*EXERCISE OBJECTIVE*
In the carnival rides thread below, what scale does Uncle Bingo say his train is?

Start of SELECTED EXCERPT

# carnival rides



## Uncle Bingo (Feb 18, 2012)

i am putting together a royal american show train does anybody know where to find carnival rides torn down and on there trailer ready for transport on the flatbeds?


----------



## tjcruiser (Jan 10, 2010)

What scale?


----------



## Big Ed (Jun 16, 2009)

Uncle Bingo said:


> i am putting together a royal american show train does anybody know where to find carnival rides torn down and on there trailer ready for transport on the flatbeds?


What do you need pictures?


----------



## Big Ed (Jun 16, 2009)

Not much but here is 1 picture.


----------



## shaygetz (Sep 23, 2007)

Here's a train of them I took at my club layout years back. He carefully measured each ride and built them as though they could fold out...


----------



## Uncle Bingo (Feb 18, 2012)

it's ho scale


----------



## Uncle Bingo (Feb 18, 2012)

thanx for the great pics shatgetz and big ed was wondering if there is a place to buy those or do i have to build them? even the royal flatbeds are so much more authenic than what is available from the dealers. where did you find those flats


----------



## shaygetz (Sep 23, 2007)

End of SELECTED EXCERPT
Start of THE DATA

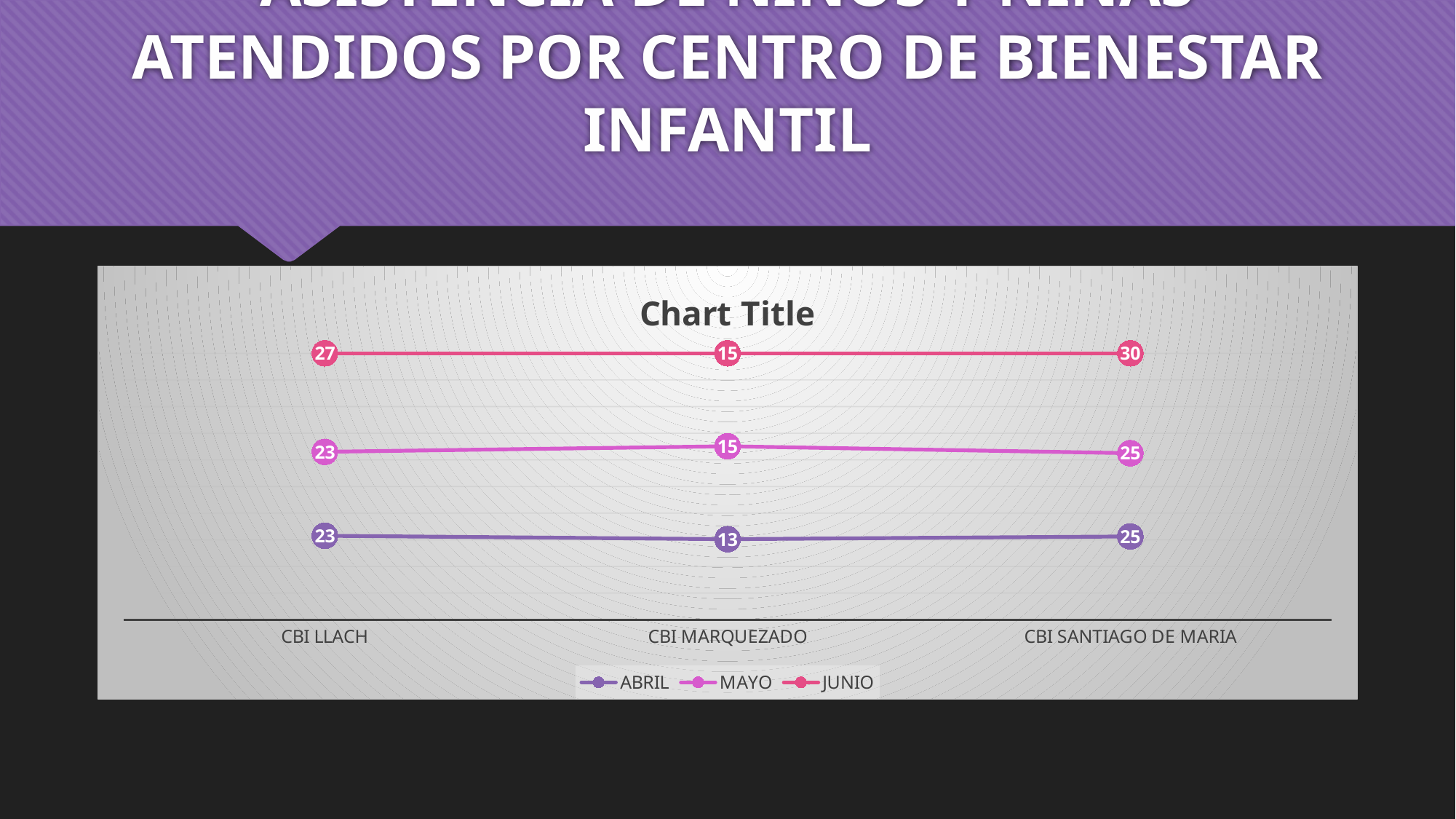
What is the difference between the JUNIO values for CBI SANTIAGO DE MARIA and CBI LLACH? 3 What is the value for JUNIO at CBI LLACH? 27 Which category has the highest value for JUNIO? CBI SANTIAGO DE MARIA What is the value for ABRIL at CBI MARQUEZADO? 13 For MAYO, which is larger: the value for CBI LLACH or CBI SANTIAGO DE MARIA? CBI SANTIAGO DE MARIA What type of chart is shown on the slide? line chart What is the value for JUNIO at CBI SANTIAGO DE MARIA? 30 What are the three series named in the legend? ABRIL, MAYO, JUNIO How many series does the legend list? 3 What is the value for MAYO at CBI LLACH? 23 Which category has the lowest value for ABRIL? CBI MARQUEZADO How many categories are shown on the x axis? 3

End of THE DATA

*RESPONSE*
HO scale.